Boicourt trail is 0.3 mile long, featuring a closer distance to the Badlands, so it's worth getting off the train and taking a walk. However, if you don't have time, you can also stop at the Boicourt overlook 0.1 mile before. The trail is quite easy to walk, the rocky knolls look especially spectacular, and the light in the afternoon is very good.

Buck hill

Buck hill is a small hill, so it's a bit tough to climb up, but the 360 degree panoramic view is the most spectacular. buck hill is not on the scenic loop, you need to turn left into the spur, pay attention to the road signs.

Coal vein nature trail

Coal vein nature trail is a longer nature trail in the park, there are 0.8 mile, the scenery is general, mainly have some more in-depth introduction of the terrain and plants, it is recommended that if you do not have enough time to walk only a small section of the location of the sign No. 2 will be enough, the most important thing is to look at the terrain and landscape. There was a fire here that burned for 26 years, starting in 1951, and the coal vein underneath the large rock layer was slowly burned away in these 26 years, so the rock layer above it fell down. In fact, on the roads around here, we can see that the park still has signs saying that the fire may still be burning in some places, and that we don't need to notify the park when we see smoke.
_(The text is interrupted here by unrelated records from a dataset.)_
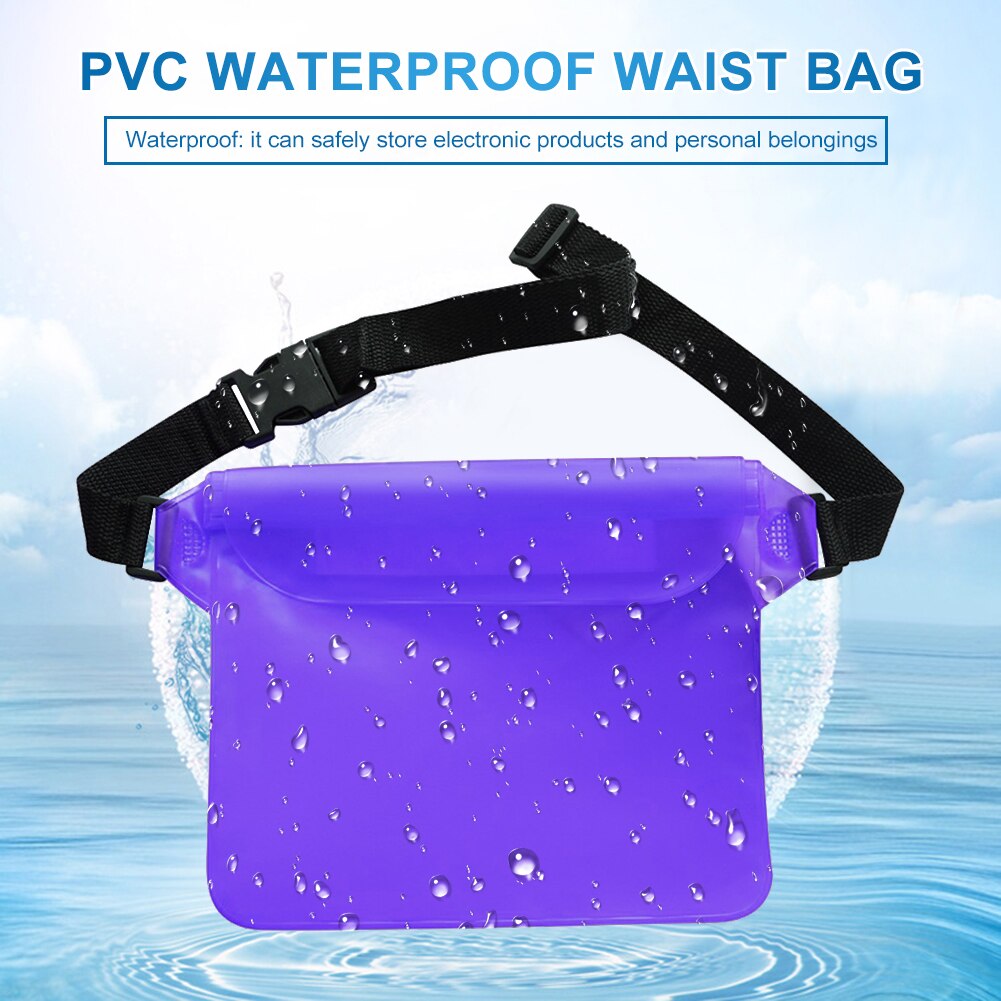 Waterproof Coastal Swim Waist Pack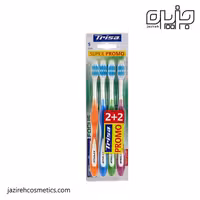 مسواك چهارقلو تريزا FOCUS SOFT
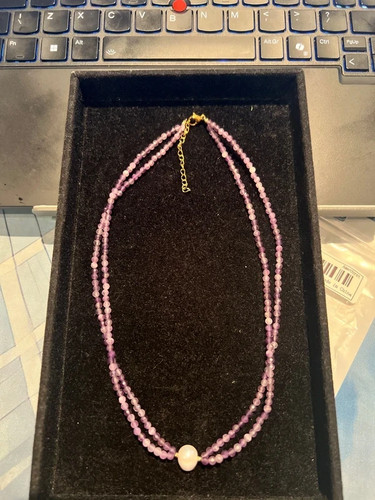 Chakra crystal necklace - chakra,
If we look closely here, we can see that some of the rock formations near the ground are the same color as the upper rock formations at the back of the park.

Old east entrance

This 0.8 mile trail passes through large meadows with many Prarie dogs along the way, and is destined for the former East Entrance Monument of Roosevelt National Park.

Badlands overlook

At the bottom of the current loop, Badlands overlook offers a panoramic view of the Badlands landscape, a perfect spot to watch the sunset.

Painted canyon

Painted canyon is part of the South area, but it is not on the ring road, you need to take the highway to the east to the next exit, Ranger said that it is suitable to come after sunrise, but in winter it is too early to open, but the ranger in the visitor center said that you can open the gate and walk into the canyon by yourself. In the morning, except for the bison by the side, there were no tourists at all. Along the Painted canyon overlook in the upper edge of the canyon, you can see the whole south area panoramic view, including the buck hill that we climbed on the scenic drive are in front of us.

There is also a Painted canyon trail below the overlook, it is 0.9 mile, we only walked a small part of it. This trail basically goes all the way down to the lower edge of the canyon, and you can see some hoodoo from below, but the first half of this trail is not very good, if you just want to see the scenery, the overlook is more spectacular.